Aktütün’deki çocukları izlerken televizyonda, Çiya geldi aklıma hemen. Hiçbir kan bağımız olmamasına, hiç görmemiş olmama rağmen, kardeşim olan Çiya. Televizyonda yüzlerini gördüğüm o çocuklarla, hemen hemen aynı kaderi paylaşıyordu o da. Ama buna rağmen, “İstediğin birşey var mı?” dediğimde, “yok” derdi. “Yok” diyen dilinin, hangi ihtiyaçları sakladığını tahmin edebiliyordum az buçuk da olsa. “Çocuk” olmak isteyen, okumak isteyen onlarca çocuk var görmediğimiz. Çoğunlukla da görmezden gelinen.

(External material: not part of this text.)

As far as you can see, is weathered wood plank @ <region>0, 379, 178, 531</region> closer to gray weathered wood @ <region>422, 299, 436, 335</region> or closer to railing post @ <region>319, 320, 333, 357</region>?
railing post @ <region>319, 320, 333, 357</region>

İhtiyaçlarına çare bulamayınca, tası tarağı toplayıp, bin bir umutla başka şehirlere göç ediyor kimileri. O ailelerden biri de bizim sokakta oturuyor. Oturacak yerleri var mı o virane yerde bilemiyorum ama. Yıkılmak için boşaltılmış, eski, yıkık bir evde kalıyorlar. Kapı yok, pencere yok. Yerlerine astıkları örtüler var. Sayısı kaçtır bilemediğim çocuklar dolaşıyor sokakta, kimi zaman yalın ayak. Kimisi çocuk, kimisi genç.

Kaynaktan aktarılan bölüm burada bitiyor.